Les Botteleurs de foin -J.F.Millet

Jean-François Millet (1814-1875)

 

Les botteleurs de foin

1850
Huile sur toile
56 x 65 cm
Conservé au Louvre

 

Cartel du Louvre

Jean-François Millet
Scène de genre
– mouvement réaliste – thème de la classe paysanne –
Contexte : la scène se situe dans la plaine de Chailly, où il n’y a ni verdure ni rivière et où la terre est rude.

 

Description :

Trois personnages sont occupés à leurs travaux des champs, une femme et deux hommes, la femme tient une fourche les deux hommes sont courbés entrain de lier les bottes

 

Composition

Au centre de la toile, trois personnages semblent être écrasés par les meules imposantes représentées à la gauche du tableau.

Le dessin est effacé

La lumière jaune est pesante. Elle installe de forts contrastes ombre-clarté, avec des rehauts blancs sur les chemises.

Le peintre utilise une palette à dominante ocre avec, pour les champs des bruns-verts, pour les vêtements du blanc et pour le ciel du gris coloré.

Le fond est diffus, la terre se dissout dans le ciel au loin.

 

Analyse :

Emblème du monde paysan.
C’est avec ce tableau qu’en 1850, Millet commence sa série champêtre.

Les origines paysannes de Millet expliquent son engouement pour les scènes champêtres qui sont l’essence même de son œuvre. Millet peint une réalité qu’il a côtoyée et restitue les gestes simples des paysans du XIX ème siècle. On perçoit leurs mouvements, leur travail quotidien, ordinaire.

Le peintre nourrit son pinceau de ses souvenirs d’enfance et des scènes qu’il observe à Barbizon, où il vit.

À propos des paysans de Millet, les critiques et les historiens de l’art soulignent
« la grandeur et la dignité » des figures.

Ce que l’artiste représente, c’est un monde paysan immuable, qui semble ignorer les mutations en cours (exode rural, mécanisation des campagnes, pénétration de la culture urbaine, évolutions morales…)

Millet est un peintre du quotidien. Les paysans sont au centre de ses tableaux, et Millet montre leur humanité, leur labeur acharné.
Il met en évidence et reproduit avec une grande précision les gestes des botteleurs, des vanneurs, des semeurs, des moissonneurs, des fendeurs de bois…
Ses figures sont sculpturales, sans aucun détail superflu, les visages, quand ils ne sont pas à contre-jour et donc dépourvus d’individualité, sont marqués par l’expression de l’effort physique.
Il peint une harmonie profonde entre l’homme et la nature où le geste paysan trouve sa vraie signification.
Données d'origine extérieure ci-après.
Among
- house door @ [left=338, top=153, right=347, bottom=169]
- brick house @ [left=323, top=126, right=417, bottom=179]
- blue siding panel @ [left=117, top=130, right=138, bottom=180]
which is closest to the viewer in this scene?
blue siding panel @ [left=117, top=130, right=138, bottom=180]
Le peintre est en symbiose avec les êtres qu’il représente.
La gravité, le silence, le labeur qui émanent de ses tableaux sont des valeurs du monde rural.
Millet magnifie l’univers paysan en nous faisant percevoir le dur labeur de ces travailleurs de l’ombre et de la terre…

Millet joue un rôle capital dans l’histoire de la peinture puisqu’il ouvre la voie aux impressionnistes, comme Claude Monet et Camille Pissarro, et surtout Vincent Van Gogh, qui le revendiqua comme modèle et s’en est inspiré dans nombre de ses tableaux.

Pourtant, malgré sa notoriété et son influence, Millet est un artiste moins reconnu que la plupart des impressionnistes dont la gloire a éclipsé la sienne…

Le succès de certains de ses tableaux comme L’angélus l’ont desservi et son œuvre a été réduite à des clichés.

Millet détestait la ville et le monde urbain en général. Il venait à Paris pour voir le Salon, le Louvre et se tenir au courant des grands évènements artistiques.
II préférait vivre à Barbizon dans sa « crapaudière » au milieu de ses neuf enfants qu’il aimait et dont il s’occupait.

Au salon de 1850 Les botteleurs de foin qui décrit la rudesse des travaux des champs, fut l’un de ceux qui valurent à Millet d’être critiqué pour son
« socialisme ».

La vision réaliste de la condition paysanne ou ouvrière effrayait les classes dirigeantes, qui croyaient y voir un encouragement à la révolte.

Si les figures paysannes de Jean-François Millet suscitent l’enthousiasme des républicains, l’artiste se défend d’un quelconque message politique ou idéologique de ses œuvres. Aucune revendication, assure le peintre, qui campe des « types » paysans, toujours anonymes : le semeur, les botteleurs, le vanneur, la glaneuse, la bergère.